Renungan Minggu Paskah III
Makan-Makan Bersama Yesus
Kis. 3:13-15,17-19; Mzm. 4:2,4,7,9;1Yoh. 2:1-5a; Luk. 24:35-48
Yesus tidak jemu-jemunya meyakinkan para murid-Nya akan Diri-Nya yang bangkit. Dalam Injil hari ini, kembali kita melihat Yesus yang menampakan diri-Nya di depan para murid-Nya. Ironisnya, para murid Yesus belum juga yakin akan Kristus yang bangkit. Keragu-raguan masih saja meliputi diri mereka. Namun Yesus dengan sabar dan setia memberikan pendampingan iman bagi mereka. Bahkan sampai Yesus menantang mereka dengan menunjukkan bekas-bekas luka yang ada pada Tubuh Yesus. Sepertinya para murid tidak mau terburu-buru mempercayai kebangkitan Kristus. Mereka membutuhkan sebuah pengalaman yang langsung dan konkret tentang Yesus yang bangkit. Sebuah pengalaman di mana mereka bisa menjamah Yesus secara langsung. Dengan itu mereka menjadi yakin bahwa kebangkitan Kristus bukanlah sebuah utopia.
Keragu-raguan para murid akan kebangkitan Kristus, di satu sisi memang menunjukkan bahwa mereka tidak percaya pada isi Kitab Suci dan akan semua perkataan Yesus selama mereka masih hidup berdampingan dengan Dia. Namun, di sisi lain keraguan para murid itu memberikan kepastian yang kuat dalam diri kita bahwa Yesus sungguh-sungguh bangkit. Dengan kata lain, iman yang kita miliki sekarang ini mendapat bobotnya dari pengalaman keragu-raguan para murid akan kebangkitan Yesus.
Satu hal yang menarik dari kisah penampakan Yesus kepada para murid, yang juga selalu terulang-ulang adalah perjamuan makan. Dalam perjalanan dua murid ke Emaus, mula-mula mereka tidak mengenali Yesus yang sedang berbicara dengan mereka. Namun pada akhirnya mereka menjadi sadar pada saat perjamuan makan. Saat itulah mata batin mereka terbuka dan mengenali Yesus. Kejadian kedua adalah ketika menampakan diri kepada para murid-Nya yang sedang berkumpul di Yerusalem. Sekali lagi, para murid mengenali Yesus pada saat makan. Diceritakan bahwa Yesus meminta dari mereka makanan dan mereka memberi Dia sepotong ikan goreng. Demikian pula ketika Yesus menampakan diri-Nya kepada para murid di pantai danau Tiberias, di mana Yesus meminta dari mereka beberapa potong ikan untuk sarapan. Tepat di saat itulah mereka mengenali Yesus. Dari peristiwa-peristiwa tersebut, kita melihat betapa mendalamnya kesan perjamuan malam terakhir yang dibuat oleh Yesus bersama para murid-Nya. Pengalaman itu sedemikian tertanam dalam hati sehingga pengalaman itu menjadi penanda akan kehadiran Kristus.

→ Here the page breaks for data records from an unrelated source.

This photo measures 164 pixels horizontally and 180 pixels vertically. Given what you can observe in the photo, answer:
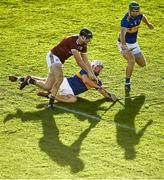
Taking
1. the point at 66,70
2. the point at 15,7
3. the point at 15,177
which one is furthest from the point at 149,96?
the point at 15,7

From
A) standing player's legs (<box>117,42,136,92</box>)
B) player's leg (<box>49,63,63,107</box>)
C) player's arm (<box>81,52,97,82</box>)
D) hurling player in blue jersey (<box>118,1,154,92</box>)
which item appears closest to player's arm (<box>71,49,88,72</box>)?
player's arm (<box>81,52,97,82</box>)

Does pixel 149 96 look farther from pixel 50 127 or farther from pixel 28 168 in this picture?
pixel 28 168

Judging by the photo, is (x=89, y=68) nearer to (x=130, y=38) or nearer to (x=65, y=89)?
(x=65, y=89)

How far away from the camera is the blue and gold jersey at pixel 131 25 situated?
14953mm

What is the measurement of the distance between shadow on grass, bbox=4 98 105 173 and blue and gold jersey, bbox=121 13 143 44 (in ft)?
6.05

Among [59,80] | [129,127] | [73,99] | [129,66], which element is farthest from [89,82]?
[129,127]

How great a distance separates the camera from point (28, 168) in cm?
1163

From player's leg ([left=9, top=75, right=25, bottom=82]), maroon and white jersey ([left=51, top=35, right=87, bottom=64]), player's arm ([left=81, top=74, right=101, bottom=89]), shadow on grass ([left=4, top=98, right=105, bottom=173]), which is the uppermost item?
maroon and white jersey ([left=51, top=35, right=87, bottom=64])

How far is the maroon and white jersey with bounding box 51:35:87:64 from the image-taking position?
13969 mm

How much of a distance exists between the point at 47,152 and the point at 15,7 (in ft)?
35.8

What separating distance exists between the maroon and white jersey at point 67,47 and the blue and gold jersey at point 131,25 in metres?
1.55

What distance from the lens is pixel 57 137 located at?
13.0 m

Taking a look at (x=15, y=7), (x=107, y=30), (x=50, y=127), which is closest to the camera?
(x=50, y=127)

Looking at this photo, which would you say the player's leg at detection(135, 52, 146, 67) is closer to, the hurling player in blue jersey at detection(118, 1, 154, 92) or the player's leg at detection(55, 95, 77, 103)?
the hurling player in blue jersey at detection(118, 1, 154, 92)
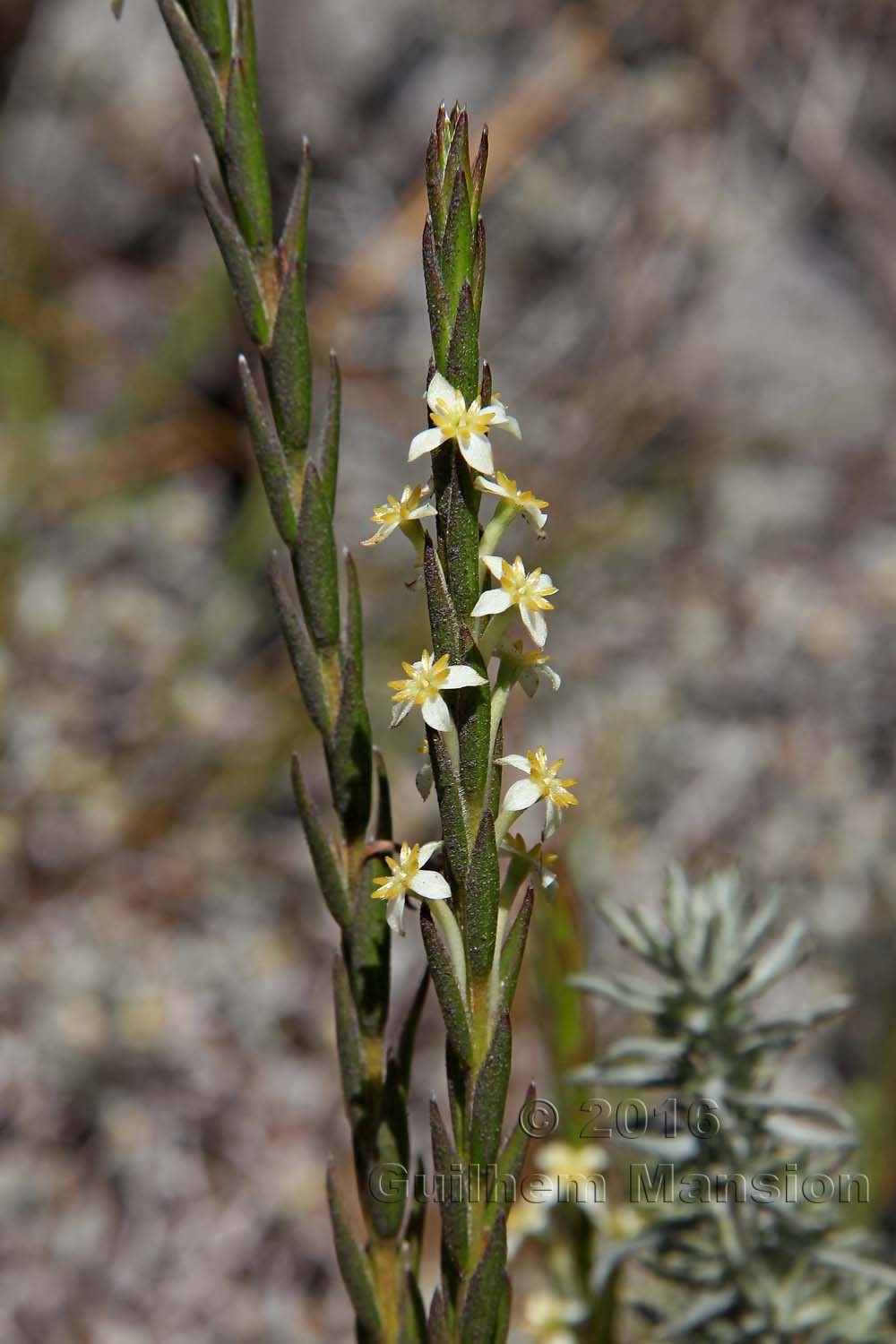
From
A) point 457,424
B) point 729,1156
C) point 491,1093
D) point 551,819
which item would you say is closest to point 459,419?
point 457,424

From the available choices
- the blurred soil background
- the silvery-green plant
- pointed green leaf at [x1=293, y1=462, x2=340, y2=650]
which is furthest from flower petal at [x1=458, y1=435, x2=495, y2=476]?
the blurred soil background

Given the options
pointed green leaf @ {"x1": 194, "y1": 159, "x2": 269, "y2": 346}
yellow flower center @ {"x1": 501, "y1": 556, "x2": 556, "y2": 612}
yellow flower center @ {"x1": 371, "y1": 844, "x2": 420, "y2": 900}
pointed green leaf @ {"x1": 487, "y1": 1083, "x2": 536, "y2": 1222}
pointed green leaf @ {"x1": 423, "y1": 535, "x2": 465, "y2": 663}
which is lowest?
pointed green leaf @ {"x1": 487, "y1": 1083, "x2": 536, "y2": 1222}

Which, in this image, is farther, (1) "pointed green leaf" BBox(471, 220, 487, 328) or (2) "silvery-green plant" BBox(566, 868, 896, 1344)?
(2) "silvery-green plant" BBox(566, 868, 896, 1344)

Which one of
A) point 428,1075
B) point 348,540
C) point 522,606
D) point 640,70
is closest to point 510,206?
point 640,70

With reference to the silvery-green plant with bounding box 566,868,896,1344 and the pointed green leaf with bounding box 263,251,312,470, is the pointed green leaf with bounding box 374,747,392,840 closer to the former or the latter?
the pointed green leaf with bounding box 263,251,312,470

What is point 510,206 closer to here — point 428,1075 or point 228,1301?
point 428,1075

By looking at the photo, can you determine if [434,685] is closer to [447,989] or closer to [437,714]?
[437,714]

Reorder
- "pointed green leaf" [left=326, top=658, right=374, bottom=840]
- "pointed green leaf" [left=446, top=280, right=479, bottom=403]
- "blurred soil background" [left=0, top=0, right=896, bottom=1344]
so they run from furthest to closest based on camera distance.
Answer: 1. "blurred soil background" [left=0, top=0, right=896, bottom=1344]
2. "pointed green leaf" [left=326, top=658, right=374, bottom=840]
3. "pointed green leaf" [left=446, top=280, right=479, bottom=403]
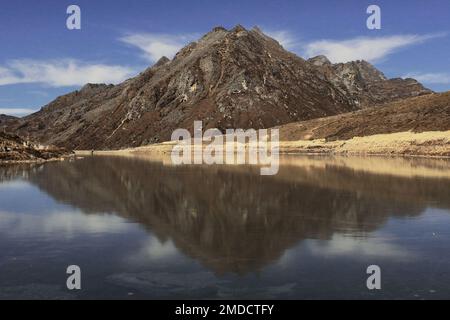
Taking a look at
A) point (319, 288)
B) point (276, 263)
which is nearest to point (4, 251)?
point (276, 263)

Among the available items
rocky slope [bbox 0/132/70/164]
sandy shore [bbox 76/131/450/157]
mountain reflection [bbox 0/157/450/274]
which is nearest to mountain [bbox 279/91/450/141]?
sandy shore [bbox 76/131/450/157]

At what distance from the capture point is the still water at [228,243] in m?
12.6

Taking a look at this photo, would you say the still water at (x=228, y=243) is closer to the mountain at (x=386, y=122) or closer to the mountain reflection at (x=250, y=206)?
the mountain reflection at (x=250, y=206)

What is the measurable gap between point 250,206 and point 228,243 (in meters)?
9.49

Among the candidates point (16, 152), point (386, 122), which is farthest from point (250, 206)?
point (386, 122)

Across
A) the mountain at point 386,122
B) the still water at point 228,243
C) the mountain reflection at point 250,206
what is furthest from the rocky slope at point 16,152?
the mountain at point 386,122

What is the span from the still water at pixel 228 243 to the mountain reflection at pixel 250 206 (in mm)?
72

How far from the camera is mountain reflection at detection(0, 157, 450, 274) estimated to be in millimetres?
17516

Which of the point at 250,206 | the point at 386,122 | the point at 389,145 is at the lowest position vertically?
the point at 250,206

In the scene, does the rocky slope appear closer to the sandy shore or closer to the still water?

Dari kenyataan itu, baik kalau kita sejenak melihat lebih mendalam aspek-aspek yang terkandung dalam sebuah perjamuan. Yang pertama, perjamuan mengandung aspek pesta. Dalam kehidupan sehari-hari kita dapat dengan mudah melihat hal ini di mana suatu pesta selalu mengandung perjamuan makan. Tak jarang juga kita merayakan hari jadi kita dengan acara makan-makan. Aspek yang kedua dari sebuah perjamuan adalah pengenangan. Dalam kehidiupan sehari-hari tak jarang kita membuat reunian bersama teman-teman lama dengan acara makan-makan. Di dalam perjamuan itu kita mulai mengingat pengalaman-pengalaman indah atau pun yang menyedihkan di masa silam. Dengan kata lain, pengalaman masa lalu itu kita hadirkan kembali dalam perjamuan makan. Realitas itu lantas membuat kita sedikit paham bagaimana Yesus dikenali oleh para murid-Nya lewat sebuah perjamuan makan-makan.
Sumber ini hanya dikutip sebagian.